Yeah true, though as an open world fantasy game maybe they feel they have a spot, especially since there's no Elder Scrolls to compete with, and The Witcher has been pushed into next year.
I think so yes, but I don't hold Drew up on a pedestal either, nor feel Walters is totally useless. As far as I'm aware he wrote both Garrus and Wrex in Mass Effect, along with Garrus' story arc in Mass Effect 2. I don't think he's a bad writer so much as maybe a weak lead writer, as both ME2 and ME3 have the most fragmented main narratives (ME2 especially). But it's really impossible to tell without knowing who exactly wrote what. People kept attributing Cerberus rise into a super group in ME2 to Walters, but then I heard that was Drew's doing, so *shrug*.
That being said, I feel the MacGuffin is both their fault, because I maintain that they wrote themselves into a corner with the first game. I've said this since before Mass Effect 2 came out: ending the first game on "we stopped the Reapers, but...the Reapers!" was doomed to cause problems and make the first game inconsequential. The wrote a mysterious, unfathomably powerful nemesis desperately fighting for its return for the return of its kind after almost being beaten by the previous cycle, then defeated, only to then in the same breath say there's more and they're coming so we have to beat them too.
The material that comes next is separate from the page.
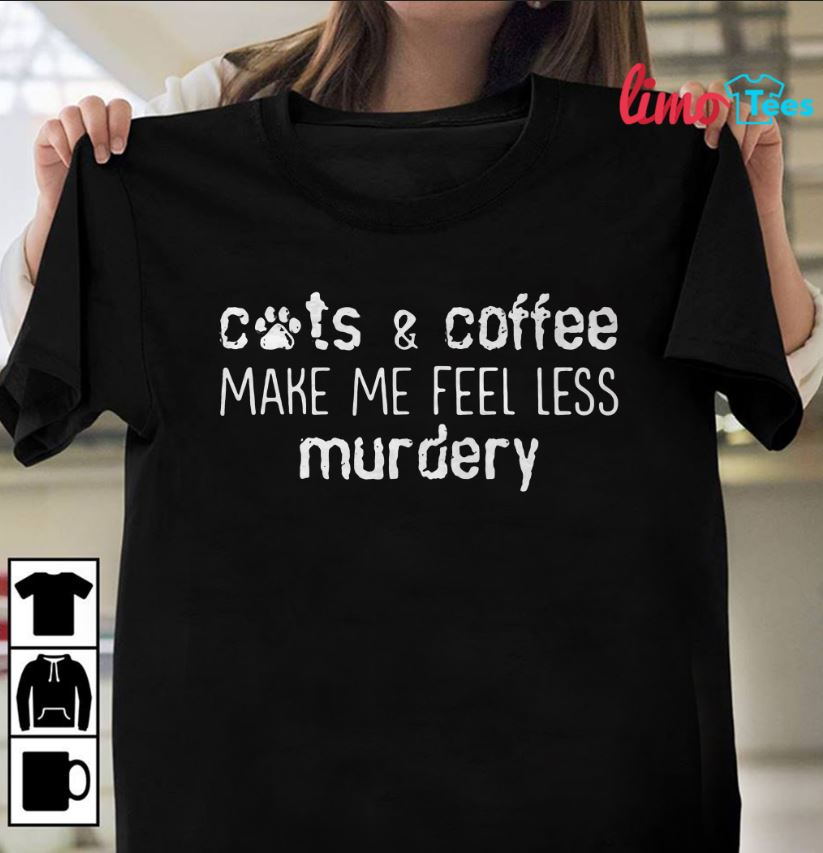Cats and coffee make me feel less murdery shirt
I've always felt Mass Effect was written under the the possibility there wouldn't be any more games regardless of intentions, but they had to leave room for a sequel. So we got the Reapers returning in all their might, and suddenly BioWare is faced with the problem of how to believably get rid of them.
The MacGuffin was dumb but I feel they in many ways doomed themselves once the credits rolled in Mass Effect 1.